“This is clearly a regulation play” into Microsoft’s “AI dealings”, Zach Vorhies, a former senior software engineer at YouTube and Google-turned-whistleblower, told Sputnik when commenting on a decision by the US Federal Trade Commission (FTC), the country’s top antitrust watchdog, to launch an investigation into the tech giant.
The FTC is reportedly investigating whether Microsoft has violated antitrust laws in multiple segments of its wide-ranging businesses related to cloud computing, software licensing, cybersecurity tools and AI products. The probe was announced less than two months before Donald Trump’s return to the White House.

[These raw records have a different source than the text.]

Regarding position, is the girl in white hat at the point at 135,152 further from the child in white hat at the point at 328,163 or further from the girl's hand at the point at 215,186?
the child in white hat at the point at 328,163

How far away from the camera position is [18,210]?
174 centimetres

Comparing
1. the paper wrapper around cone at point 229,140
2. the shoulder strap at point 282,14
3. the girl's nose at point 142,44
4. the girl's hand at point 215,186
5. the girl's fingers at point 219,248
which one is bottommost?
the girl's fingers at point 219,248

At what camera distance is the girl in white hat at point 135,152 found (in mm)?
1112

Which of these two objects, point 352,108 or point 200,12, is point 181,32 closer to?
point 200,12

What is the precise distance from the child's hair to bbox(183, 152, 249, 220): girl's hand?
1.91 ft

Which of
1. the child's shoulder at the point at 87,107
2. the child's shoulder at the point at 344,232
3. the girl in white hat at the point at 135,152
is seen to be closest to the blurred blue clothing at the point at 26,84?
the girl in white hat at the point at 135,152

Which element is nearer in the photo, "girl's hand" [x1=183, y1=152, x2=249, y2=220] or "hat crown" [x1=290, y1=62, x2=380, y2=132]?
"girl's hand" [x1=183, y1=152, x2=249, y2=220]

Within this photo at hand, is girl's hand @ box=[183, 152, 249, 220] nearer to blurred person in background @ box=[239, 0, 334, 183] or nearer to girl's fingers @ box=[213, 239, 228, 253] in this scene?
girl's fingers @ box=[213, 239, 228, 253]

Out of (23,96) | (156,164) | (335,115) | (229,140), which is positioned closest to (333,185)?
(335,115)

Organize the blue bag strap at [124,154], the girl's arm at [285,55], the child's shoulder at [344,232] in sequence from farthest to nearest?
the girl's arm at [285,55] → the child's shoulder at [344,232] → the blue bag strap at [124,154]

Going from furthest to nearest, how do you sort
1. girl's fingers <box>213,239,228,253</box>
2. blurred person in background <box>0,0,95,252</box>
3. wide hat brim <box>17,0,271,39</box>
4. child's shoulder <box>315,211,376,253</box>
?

"A change in administration will likely bring a shift in regulatory attitudes. While the incoming administration may favor reducing domestic AI regulations, it's crucial to establish robust guardrails to prevent advanced technologies from being misused or exported without oversight," Vorhies pointed out.
This is a challenge that is “compounded by the open nature of foundational AI research, such as Google’s pivotal 2017 paper, ‘Attention is All You Need,’ which laid the groundwork for modern AI chatbots.
“While transformer-based architectures seem to be reaching their limits, the next technological breakthrough remains uncertain, as does whether it will be openly shared or closely guarded,” according to the whistleblower.
He also weighed in on Meta CEO Mark Zuckerberg’s recent face-to-face with President-elect Donald Trump at his Mar-a-Lago residence. Vorhies said the meeting “aligns logically with the developments” related to Meta*’s decision to cut off access to mainstream media content, which “played a decisive role in the election outcome, effectively favoring Trump.”
So “it’s plausible that Zuckerberg will be rewarded by the new administration for this strategic non-participation,” Vorhies concluded.